= Martyn Hill =

British operatic tenor

Martyn Hill (b. 14 Sept 1944) is a British tenor.

==Life and career==
Hill was born in Rochester, Kent on September 14, 1944. He studied at King's College, Cambridge, followed by the Royal College of Music. He pursued further vocal training with Audrey Langford.

A versatile singer, Hill's career has encompassed a wide repertoire from a variety of musical periods. He began his career as a founding member of Christopher Hogwood and David Munrow's Early Music Consort in 1967; an ensemble which specialized in historically informed performance of Medieval and Renaissance music. He performed with that group until it disbanded upon David Munrow's death in 1976. He then concentrated his career performing music from the Baroque Period before eventually moving his attention into becoming a specialist in German lieder.

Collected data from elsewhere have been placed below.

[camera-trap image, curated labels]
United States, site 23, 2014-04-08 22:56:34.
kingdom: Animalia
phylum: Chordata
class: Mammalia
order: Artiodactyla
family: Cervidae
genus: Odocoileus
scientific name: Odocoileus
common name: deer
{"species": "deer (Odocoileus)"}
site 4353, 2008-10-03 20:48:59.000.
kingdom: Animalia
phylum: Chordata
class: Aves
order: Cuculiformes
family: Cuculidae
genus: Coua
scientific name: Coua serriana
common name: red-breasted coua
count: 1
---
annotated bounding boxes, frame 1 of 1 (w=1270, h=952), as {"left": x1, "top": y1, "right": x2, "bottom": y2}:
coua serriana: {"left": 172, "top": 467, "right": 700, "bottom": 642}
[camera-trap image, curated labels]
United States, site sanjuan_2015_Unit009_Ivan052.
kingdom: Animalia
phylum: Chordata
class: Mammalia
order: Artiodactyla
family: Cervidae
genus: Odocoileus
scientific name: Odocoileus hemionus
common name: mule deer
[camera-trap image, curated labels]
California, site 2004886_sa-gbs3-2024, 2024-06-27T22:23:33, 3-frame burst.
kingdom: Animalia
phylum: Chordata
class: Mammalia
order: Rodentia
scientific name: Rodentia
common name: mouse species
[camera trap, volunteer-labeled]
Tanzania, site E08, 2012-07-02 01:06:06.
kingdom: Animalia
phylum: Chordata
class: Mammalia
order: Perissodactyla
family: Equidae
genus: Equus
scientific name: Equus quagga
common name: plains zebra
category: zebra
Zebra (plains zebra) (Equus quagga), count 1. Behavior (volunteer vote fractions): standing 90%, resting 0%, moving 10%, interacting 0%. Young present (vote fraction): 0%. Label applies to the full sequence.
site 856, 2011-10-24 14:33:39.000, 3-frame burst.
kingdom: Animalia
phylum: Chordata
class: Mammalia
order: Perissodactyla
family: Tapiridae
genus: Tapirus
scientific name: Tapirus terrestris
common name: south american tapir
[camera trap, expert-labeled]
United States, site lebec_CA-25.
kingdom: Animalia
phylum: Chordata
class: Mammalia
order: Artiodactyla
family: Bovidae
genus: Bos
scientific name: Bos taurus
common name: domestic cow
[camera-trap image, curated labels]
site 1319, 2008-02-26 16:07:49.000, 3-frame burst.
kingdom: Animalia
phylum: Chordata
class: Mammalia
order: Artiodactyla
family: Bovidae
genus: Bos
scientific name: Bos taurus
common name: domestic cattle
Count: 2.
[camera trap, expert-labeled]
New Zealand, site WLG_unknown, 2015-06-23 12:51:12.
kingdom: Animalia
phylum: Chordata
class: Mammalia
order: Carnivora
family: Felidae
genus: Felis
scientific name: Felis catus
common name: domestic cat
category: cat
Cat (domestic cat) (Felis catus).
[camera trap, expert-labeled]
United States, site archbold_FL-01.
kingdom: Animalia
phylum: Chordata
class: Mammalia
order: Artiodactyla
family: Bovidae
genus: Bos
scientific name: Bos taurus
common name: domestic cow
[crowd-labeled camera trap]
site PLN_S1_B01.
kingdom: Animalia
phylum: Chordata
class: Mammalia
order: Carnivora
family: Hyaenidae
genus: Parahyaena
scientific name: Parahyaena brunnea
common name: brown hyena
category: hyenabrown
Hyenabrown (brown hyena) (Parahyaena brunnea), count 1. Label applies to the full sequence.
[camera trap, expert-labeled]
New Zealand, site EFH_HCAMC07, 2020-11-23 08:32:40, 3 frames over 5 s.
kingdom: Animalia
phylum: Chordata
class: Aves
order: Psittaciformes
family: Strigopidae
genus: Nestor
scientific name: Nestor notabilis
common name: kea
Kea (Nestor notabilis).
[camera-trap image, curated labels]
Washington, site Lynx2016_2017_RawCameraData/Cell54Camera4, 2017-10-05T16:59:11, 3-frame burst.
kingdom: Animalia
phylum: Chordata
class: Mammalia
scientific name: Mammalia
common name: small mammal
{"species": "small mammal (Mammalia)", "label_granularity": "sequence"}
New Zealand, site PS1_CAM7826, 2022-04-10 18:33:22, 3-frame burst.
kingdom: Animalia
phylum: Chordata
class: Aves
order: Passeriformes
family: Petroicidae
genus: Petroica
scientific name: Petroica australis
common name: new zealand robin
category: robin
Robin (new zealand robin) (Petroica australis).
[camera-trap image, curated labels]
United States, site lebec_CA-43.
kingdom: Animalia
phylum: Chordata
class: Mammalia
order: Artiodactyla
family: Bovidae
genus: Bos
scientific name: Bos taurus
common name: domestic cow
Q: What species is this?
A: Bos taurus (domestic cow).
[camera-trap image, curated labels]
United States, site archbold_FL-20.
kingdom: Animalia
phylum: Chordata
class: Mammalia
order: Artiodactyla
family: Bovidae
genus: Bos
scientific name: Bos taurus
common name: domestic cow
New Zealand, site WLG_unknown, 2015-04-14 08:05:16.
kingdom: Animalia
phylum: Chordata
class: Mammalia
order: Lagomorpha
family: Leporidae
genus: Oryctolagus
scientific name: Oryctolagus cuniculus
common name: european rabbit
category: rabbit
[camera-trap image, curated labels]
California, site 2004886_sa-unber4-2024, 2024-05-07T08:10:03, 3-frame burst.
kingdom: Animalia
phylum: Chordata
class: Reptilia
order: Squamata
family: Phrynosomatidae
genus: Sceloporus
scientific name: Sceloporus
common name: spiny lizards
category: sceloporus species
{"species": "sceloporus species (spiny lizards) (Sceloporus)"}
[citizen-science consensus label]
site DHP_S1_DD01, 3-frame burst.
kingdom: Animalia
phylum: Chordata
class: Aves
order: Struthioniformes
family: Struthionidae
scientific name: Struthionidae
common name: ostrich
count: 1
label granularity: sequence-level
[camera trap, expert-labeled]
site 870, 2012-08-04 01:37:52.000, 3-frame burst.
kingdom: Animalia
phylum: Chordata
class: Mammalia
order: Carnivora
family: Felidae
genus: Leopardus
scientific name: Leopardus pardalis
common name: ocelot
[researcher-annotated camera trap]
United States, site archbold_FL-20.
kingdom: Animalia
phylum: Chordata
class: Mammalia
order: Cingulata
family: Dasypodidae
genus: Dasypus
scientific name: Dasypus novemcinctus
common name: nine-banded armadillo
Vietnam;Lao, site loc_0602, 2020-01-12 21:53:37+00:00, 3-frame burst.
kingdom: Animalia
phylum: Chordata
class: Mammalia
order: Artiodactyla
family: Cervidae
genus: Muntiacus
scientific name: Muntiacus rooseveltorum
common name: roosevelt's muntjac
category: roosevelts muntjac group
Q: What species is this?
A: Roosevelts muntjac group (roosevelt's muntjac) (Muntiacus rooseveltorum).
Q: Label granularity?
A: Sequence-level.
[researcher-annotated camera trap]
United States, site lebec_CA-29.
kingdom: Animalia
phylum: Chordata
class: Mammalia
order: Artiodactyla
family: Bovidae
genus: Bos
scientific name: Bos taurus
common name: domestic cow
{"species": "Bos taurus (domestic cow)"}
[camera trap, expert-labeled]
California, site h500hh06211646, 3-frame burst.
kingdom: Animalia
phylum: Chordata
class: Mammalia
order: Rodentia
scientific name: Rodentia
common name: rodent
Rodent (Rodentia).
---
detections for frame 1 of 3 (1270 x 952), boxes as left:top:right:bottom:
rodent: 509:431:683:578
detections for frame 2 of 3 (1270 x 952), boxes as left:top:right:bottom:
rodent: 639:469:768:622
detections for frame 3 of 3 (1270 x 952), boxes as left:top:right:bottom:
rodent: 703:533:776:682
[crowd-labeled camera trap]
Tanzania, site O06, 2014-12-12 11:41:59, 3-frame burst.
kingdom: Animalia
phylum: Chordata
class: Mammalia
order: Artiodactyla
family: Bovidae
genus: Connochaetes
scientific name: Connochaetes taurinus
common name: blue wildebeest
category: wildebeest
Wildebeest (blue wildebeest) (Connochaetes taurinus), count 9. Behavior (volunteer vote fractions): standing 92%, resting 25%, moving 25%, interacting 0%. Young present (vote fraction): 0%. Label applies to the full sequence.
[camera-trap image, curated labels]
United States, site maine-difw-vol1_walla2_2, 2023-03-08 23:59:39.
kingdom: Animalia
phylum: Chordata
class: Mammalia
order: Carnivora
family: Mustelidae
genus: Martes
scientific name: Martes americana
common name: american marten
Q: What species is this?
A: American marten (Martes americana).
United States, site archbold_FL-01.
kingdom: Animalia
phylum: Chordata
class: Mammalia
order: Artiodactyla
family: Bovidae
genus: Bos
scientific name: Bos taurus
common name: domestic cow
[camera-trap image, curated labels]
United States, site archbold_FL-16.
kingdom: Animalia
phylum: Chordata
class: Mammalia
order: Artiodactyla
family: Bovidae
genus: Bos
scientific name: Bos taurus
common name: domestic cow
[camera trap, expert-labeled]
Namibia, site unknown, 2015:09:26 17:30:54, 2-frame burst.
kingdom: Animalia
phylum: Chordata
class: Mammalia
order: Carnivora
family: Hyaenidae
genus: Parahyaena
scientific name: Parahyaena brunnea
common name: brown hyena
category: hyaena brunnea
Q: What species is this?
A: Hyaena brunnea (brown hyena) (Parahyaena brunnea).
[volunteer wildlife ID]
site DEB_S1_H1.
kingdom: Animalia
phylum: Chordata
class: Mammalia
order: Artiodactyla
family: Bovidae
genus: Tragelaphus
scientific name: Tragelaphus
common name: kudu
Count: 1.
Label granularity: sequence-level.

On the opera stage, Hill performed the role of Arbace in Mozart's Idomeneo at the Zürich Opera under the baton of Nikolaus Harnoncourt, and later performed the title role in that opera at the Glyndebourne Festival Opera in 1985. He returned to Glyndebourne in 1988 as Belmonte in Die Entführung aus dem Serail. He made his debut at the Scottish Opera in 1988 as Peter Quint in Benjamin Britten's The Turn of the Screw. He made his debut at Covent Garden in 1996 and returned regularly.